Dans le temps des désordres, les héros sont là pour essayer de rattraper l’histoire en projetant le tableau d’une noblesse à l’envers de ce qu’elle devrait être : « le monde des hérauts était donc très différent du rêve ou du mythe qu’ils entretenaient. La conscience franchement scandalisée de l’imperfection de la vie répondait à la confiance absolue dans l’univers chevaleresque et nobiliaire que convoyaient les mythes de l’office d’armes. Une certitude synthétisait le sentiment de corruption du monde et celui du déclin de l’office : la noblesse et les hérauts étaient désormais main dans la main sur la pente fatale ». Mais finalement la dialectique de la crainte et de la sécurisation joue ; car les troubles des Pays-Bas permettent à la hérauderie de se reconceptualiser au sens d’une administration de noblesse, d’une bureaucratie de noblesse. Ils deviennent les accompagnateurs d’une monarchie administrative dont ils sont un des relais dans sa relation, vitale, à l’ordre de noblesse. Ils participent d’une monarchie en Europe au « travail sur elle-même ».
Si l’on veut citer une autre des prouesses historiennes de Pierre Couhault, il faut évoquer la liste qu’il donne des officiers d’armes entre 1507 et 1580, dans laquelle surgissent Nicaise Ladam, Jean Francolin, 14Mathieu Vaulchier, et Jean-Michel Cornacchini, Pedro del Bosque, Thomas Isaac, un univers social dont le rôle premier est celui de la communication, orale, gestuelle, livresque, montrant qu’avec les moyens dont ils disposaient, nobles villes et princes, savaient que la société fonctionnait sur une capacité de mise en scène, de scénographie et que cette capacité ne pouvait pas subir des dérégulations, qu’elle devait avoir ses codes et ses usages rituels, donc ses professionnels détenteurs des techniques et de connaissances transmises. Et à ce propos il est remarquable de voir combien Charles Quint, conscient de ce que le pouvoir et communication sont indissociables, se montre exigeant, dénonçant les quelques errements ou écarts qui peuvent être commis lors des chapitres de la Toison d’or. La hérauderie est un petit monde fondé sur la compétence conditionnelle d’une communication efficace : une compétence qui se traduit par « une rhétorique du savoir » qui n’est pas seulement compilatrice, mais qui se veut savante à travers la didactique de l’Art du blason, la caractérisation cérémonielle, l’enseignement de cadre juridiques. Ce que Pierre Couhault démontre, c’est qu’en parallèle de son souci de s’appuyer sur des letrados ou des humanistes, sur des chefs d’une guerre de plus en plus professionnalisés, la conscience politique de Charles Quint était hautement exigeante, qu’il voulait que des techniciens assument sa communication, que le désir de formalisme était central parce qu’il était indissociable d’une tension de production du « vrai ». Une véracité qui ne peut être séparée d’un ordre du monde ayant une grammaire et donc une syntaxe.
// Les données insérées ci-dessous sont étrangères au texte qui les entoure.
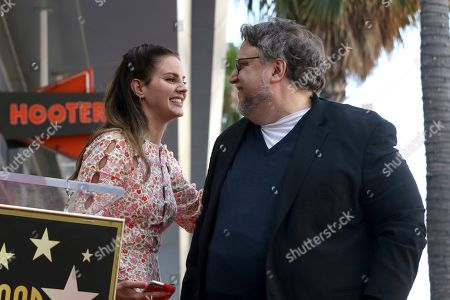 Lana Del Rey, Guillermo del Toro. Lana Del Rey, left, and Guillermo del Toro smile at each other during a ceremony honoring del Toro with a star at the Hollywood Walk of Fame, in Los Angeles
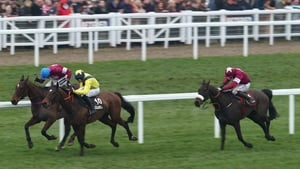 Bryan Cooper (R) riding No More Heroes in the Albert Bartlett Novices Hurdle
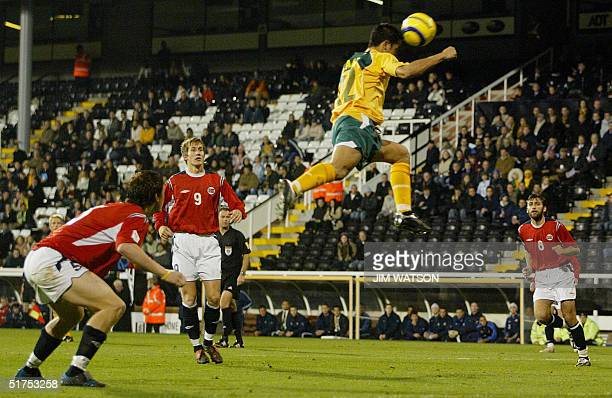 Norway team members look on as Australia's Tim Cahill jumps for a header during an International Friendly at Craven Cottage in London 16 November...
Le lecteur sera encore passionné quand il lira les pages traitant de l’immense contradiction qui agitait la scansion historique que les historiens nomment la Renaissance, et qui était sans doute plus consciente qu’on ne le pense chez les protagonistes. Une scansion saisie comme à la fois un retour à une identité perdue et un mouvement de bonification, à la fois la ressaisie d’un connu et une plongée dans un vertige de l’inédit. À travers les hérauts d’armes, se devine le rêve d’une société qui serait toute encodée dans des devoirs et des signes dont ils sont eux-mêmes comme les témoins vivants, les conservateurs, par les armes qu’ils portent au-devant de leurs corps, par les gestes qu’ils se doivent d’accomplir, par les rituels qu’ils ordonnent, par les paroles qu’ils sont chargés de proclamer, par les usages de guerre et de paix qu’ils mettent en œuvre. L’impression est que la Renaissance des hérauts d’armes aurait été comme 15l’antithèse de ce qui était vécu, une histoire sans cesse mouvante, oscillante et en quête d’ajustements, mais aussi accrochée à des permanences et des répétitions. Une antithèse dont Charles Quint lui-même serait le symbole, dans son rêve chevaleresque et dans le croisement de ce rêve avec son attachement à une unité messianique du monde dont il serait le souverain universel, en étant le « très excellent prince scientifficque / Honneste et fricque à l’ouvre deifficque ». Un Charles Quint obsédé par les stratégies de communication, mais qui se refuse pour lui-même à toute transparence, qui feint et cache sa pensée. Une permanence aussi qui se traduit dans l’obsession des reconstructions mythique des hérauts d’armes remontant à Alexandre, Scipion l’africain, César, etc., mais qui enclenche une restabilisation administrative dans la seconde moitié du xvie siècle. Le développement qui traite l’ordo/taxis est remarquable : Pour Aragon, selon Pierre Couhault
tout est susceptible d’être ordonné en degrés de noblesse, les animaux, les couleurs, les armes, et par conséquent les hommes, puisque, dans sa théorie, les armes sont l’image de la valeur de l’homme qui les porte… c’est la logique de l’ordo latin et de la taxis grecque qui est ici pleinement réalisée : chaque réalité – humaine, naturelle ou intellectuelle – est affectée d’une dignité plus ou moins grande, qui l’insère dans une échelle verticale complexe, allant du parfaitement ignoble au parfaitement noble : déplacer un élément, c’est mettre en péril l’ensemble de l’échelle. On saisit alors la hantise des hérauts de voir les privilèges honorifiques des grands accaparés par les moins grands : ces derniers introduisaient de la confusion dans l’ordre idéal de la société.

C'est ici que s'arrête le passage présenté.